Estou lendo o meu segundo livro desta formidável autora.
Agora leio "A morte do gourmet", e sua linguagem é tão rigorosa e suas reflexões tão profundas que a cada linha eu me impressiono mais e mais.
O primeiro livro (A elegância do ouriço) é quase um tratado filosófico. Amo todos os personagens por ela construídos. Ambos são leituras essenciais.
Algumas passagens:
"Eu tinha perdido. Quantas vezes, desde então, repassei em pensamento- e em imagens- esse episódio dilacerante, esse momento em que alguma coisa poderia ter balançado (...) Como em câmara lenta, na tela dolorosa de meus desejos frustrados, os segundos desfilam; a pergunta, a resposta, a espera e depois o aniquilamento. O clarão em seus olhos apaga-se tão depressa quanto se incendiara.
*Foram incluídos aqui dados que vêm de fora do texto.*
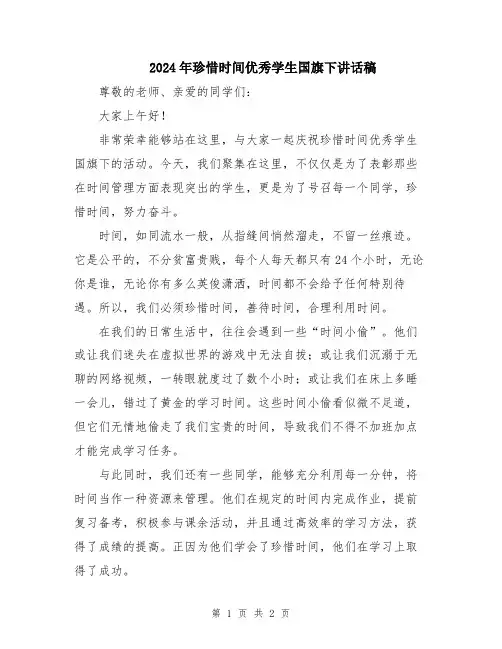 2024年珍惜时间优秀学生国旗下讲话稿

尊敬的老师、亲爱的同学们：

大家上午好！

非常荣幸能够站在这里，与大家一起庆祝珍惜时间优秀学生国旗下的活动。今天，我们聚集在这里，不仅仅是为了表彰那些在时间管理方面表现突出的学生，更是为了号召每一个同学，珍惜时间，努力奋斗。

时间，如同流水一般，从指缝间悄然溜走，不留一丝痕迹。它是公平的，不分贫富贵贱，每个人每天都只有24个小时，无论你是谁，无论你有多么英俊潇洒，时间都不会给予任何特别待遇。所以，我们必须珍惜时间，善待时间，合理利用时间。

在我们的日常生活中，往往会遇到一些“时间小偷”。他们或让我们迷失在虚拟世界的游戏中无法自拔；或让我们沉溺于无聊的网络视频，一转眼就度过了数个小时；或让我们在床上多睡一会儿，错过了黄金的学习时间。这些时间小偷看似微不足道，但它们无情地偷走了我们宝贵的时间，导致我们不得不加班加点才能完成学习任务。

与此同时，我们还有一些同学，能够充分利用每一分钟，将时间当作一种资源来管理。他们在规定的时间内完成作业，提前复习备考，积极参与课余活动，并且通过高效率的学习方法，获得了成绩的提高。正因为他们学会了珍惜时间，他们在学习上取得了成功。

第 1 页 共 2 页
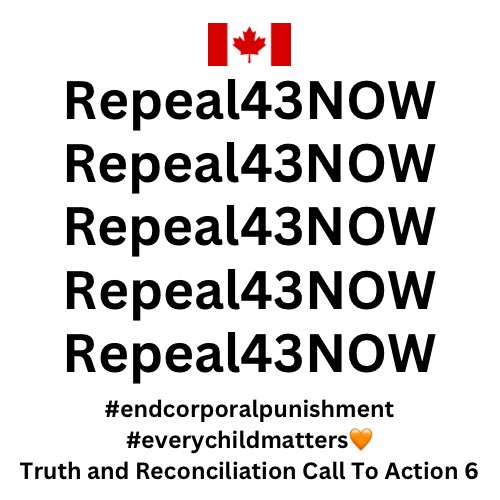 Repeal43NOW
Repeal43NOW
Repeal43NOW
Repeal43NOW
Repeal43NOW

#endcorporalpunishment
#everychildmatters🧡
Truth and Reconciliation Call To Action 6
Enjoado, ele se vira, e me reintegro imediatamente nas masmorras de sua indiferença".
"Mais ninguém tinha fome, mas, justamente, isso é que é bom na hora dos doces: só são apreciados em toda a sua sutileza quando não comemos para matar a fome e quando essa orgia de doçura não satisfaz a uma necessidade primária, mas cobre nosso palato com a benevolência do mundo".
"Os cozinheiros japoneses que conheço só chegaram a mestres na arte do peixe cru depois de longos anos de aprendizagem, quando a cartografia da carne, pouco a pouco, se revela na evidência. Alguns, é verdade, já têm o talento de sentir, sob seus dedos, as linhas de fratura por onde o bicho oferecido pode se transformar nesses sashimis deliciosos que os especialistas conseguem exumar das entranhas sem gosto do peixe. Mas mesmo assim só se tornam artistas depois de terem dominado esse dom inato e aprendido que somente o instinto não basta: também é preciso habilidade para cortar, discernimento para visar o melhor e caráter para recusar o medíocre."
"As palavras: escrínios que recolhem uma realidade isolada e a metamorfoseiam num momento de antologia, mágicos que mudam a face da realidade embelezando-a com o direito de se tornar memorável, guardada na biblioteca das lembranças. Toda vida só é vida pela osmose da palavra e do fato, em que a primeira reveste o segundo de seu traje de gala. Assim, as palavras de meus amigos de fortuna, aureolando a refeição com uma graça inédita, tinham, quase se, que eu quisesse, constituído a substância de meu festim, e o que eu apreciara com tanta alegria era o verbo e não a carne."